* Dataset records

--- Start ---

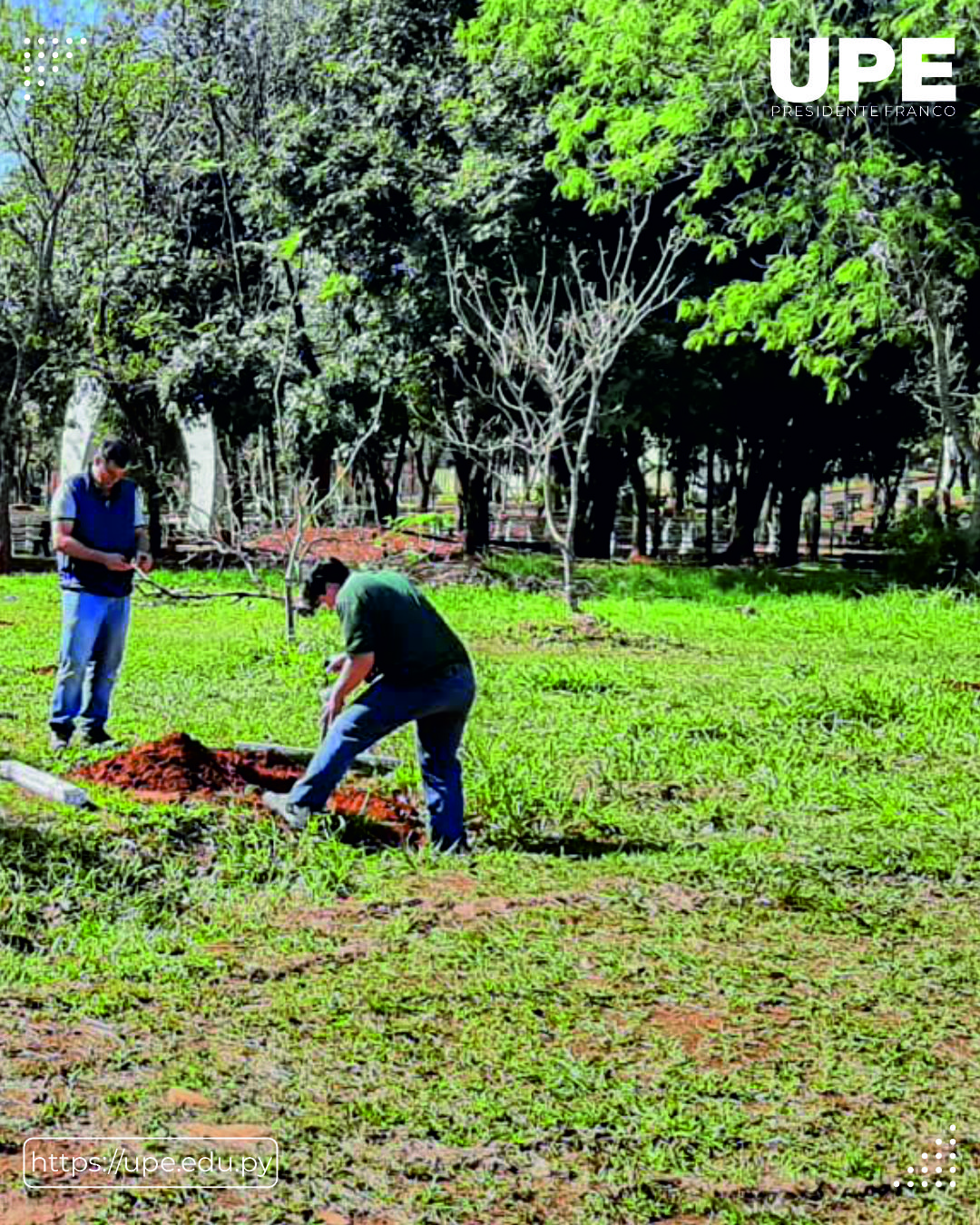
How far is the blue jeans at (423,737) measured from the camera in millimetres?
5922

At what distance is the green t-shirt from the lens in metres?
5.74

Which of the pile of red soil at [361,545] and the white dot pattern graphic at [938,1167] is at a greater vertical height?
the pile of red soil at [361,545]

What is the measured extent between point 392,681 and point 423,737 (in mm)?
340

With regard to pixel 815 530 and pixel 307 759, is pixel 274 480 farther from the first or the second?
pixel 815 530

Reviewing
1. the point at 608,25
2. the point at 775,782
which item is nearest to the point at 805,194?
the point at 608,25

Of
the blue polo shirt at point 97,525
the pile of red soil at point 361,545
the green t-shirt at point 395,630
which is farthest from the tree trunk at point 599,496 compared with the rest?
the green t-shirt at point 395,630

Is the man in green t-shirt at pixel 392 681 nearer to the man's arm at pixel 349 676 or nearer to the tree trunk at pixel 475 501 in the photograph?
the man's arm at pixel 349 676

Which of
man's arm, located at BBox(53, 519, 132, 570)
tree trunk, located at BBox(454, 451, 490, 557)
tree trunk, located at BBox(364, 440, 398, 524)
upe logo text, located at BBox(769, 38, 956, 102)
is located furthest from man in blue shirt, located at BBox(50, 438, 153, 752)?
tree trunk, located at BBox(364, 440, 398, 524)

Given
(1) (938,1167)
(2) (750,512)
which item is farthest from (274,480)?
(1) (938,1167)

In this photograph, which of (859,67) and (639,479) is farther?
(639,479)

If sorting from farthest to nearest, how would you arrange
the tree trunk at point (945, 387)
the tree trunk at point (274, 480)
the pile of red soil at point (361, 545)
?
the pile of red soil at point (361, 545) → the tree trunk at point (945, 387) → the tree trunk at point (274, 480)

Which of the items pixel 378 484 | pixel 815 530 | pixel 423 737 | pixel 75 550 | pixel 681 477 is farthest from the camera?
pixel 681 477

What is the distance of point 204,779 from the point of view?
6969 millimetres

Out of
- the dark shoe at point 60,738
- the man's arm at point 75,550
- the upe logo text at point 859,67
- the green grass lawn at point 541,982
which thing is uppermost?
the upe logo text at point 859,67
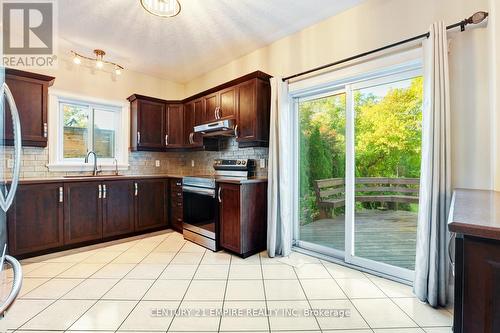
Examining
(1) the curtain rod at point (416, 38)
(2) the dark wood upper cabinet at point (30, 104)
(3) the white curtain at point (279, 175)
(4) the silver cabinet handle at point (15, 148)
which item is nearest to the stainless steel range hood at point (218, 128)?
(3) the white curtain at point (279, 175)

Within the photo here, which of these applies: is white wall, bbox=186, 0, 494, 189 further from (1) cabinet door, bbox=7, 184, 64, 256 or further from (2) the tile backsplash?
(1) cabinet door, bbox=7, 184, 64, 256

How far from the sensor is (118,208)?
139 inches

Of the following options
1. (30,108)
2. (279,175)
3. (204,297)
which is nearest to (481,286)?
(204,297)

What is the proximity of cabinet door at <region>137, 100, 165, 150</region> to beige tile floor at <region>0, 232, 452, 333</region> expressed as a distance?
1939 mm

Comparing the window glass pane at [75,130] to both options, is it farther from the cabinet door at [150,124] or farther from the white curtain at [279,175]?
the white curtain at [279,175]

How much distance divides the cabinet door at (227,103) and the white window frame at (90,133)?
183 cm

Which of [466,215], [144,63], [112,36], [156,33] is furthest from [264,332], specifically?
[144,63]

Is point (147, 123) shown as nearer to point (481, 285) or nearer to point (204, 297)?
point (204, 297)

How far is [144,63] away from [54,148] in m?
1.86

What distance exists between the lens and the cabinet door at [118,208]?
341 cm

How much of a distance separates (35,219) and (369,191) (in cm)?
385

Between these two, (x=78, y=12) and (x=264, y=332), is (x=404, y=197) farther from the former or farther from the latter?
(x=78, y=12)

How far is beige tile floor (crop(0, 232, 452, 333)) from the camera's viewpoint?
1644mm

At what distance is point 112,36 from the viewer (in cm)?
306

--- End ---

* Stated task
Output the line holding "Within the photo", then every later line through the end of the records above, exactly as given and nothing else.

* Complete response
Within the photo here, which of these applies: is white wall, bbox=186, 0, 494, 189 further from (1) cabinet door, bbox=7, 184, 64, 256 or further from (2) the tile backsplash?
(1) cabinet door, bbox=7, 184, 64, 256

How far from the sensor is (118,208)?
139 inches

Of the following options
1. (30,108)
2. (279,175)
3. (204,297)
which is nearest to (481,286)?
(204,297)

What is the proximity of cabinet door at <region>137, 100, 165, 150</region> to beige tile floor at <region>0, 232, 452, 333</region> expressed as a distance?
1939 mm

Comparing the window glass pane at [75,130] to both options, is it farther from the cabinet door at [150,124] or farther from the white curtain at [279,175]?
the white curtain at [279,175]

How much distance divides the cabinet door at (227,103) and the white window frame at (90,133)?
183 cm

Which of [466,215], [144,63], [112,36], [156,33] is furthest from [264,332], specifically?
[144,63]

Is point (147, 123) shown as nearer to point (481, 285) or nearer to point (204, 297)?
point (204, 297)

How far is [144,63] away from [54,148] in m?
1.86

What distance exists between the lens and the cabinet door at [118,208]?
341 cm

How much of a distance separates (35,219) and (369,191) (in cm)?
385

Between these two, (x=78, y=12) and (x=264, y=332), is (x=404, y=197) farther from the former or farther from the latter?
(x=78, y=12)

How far is beige tile floor (crop(0, 232, 452, 333)) from the camera's viewpoint?
1644mm

At what distance is point 112,36 from the viewer (in cm)?
306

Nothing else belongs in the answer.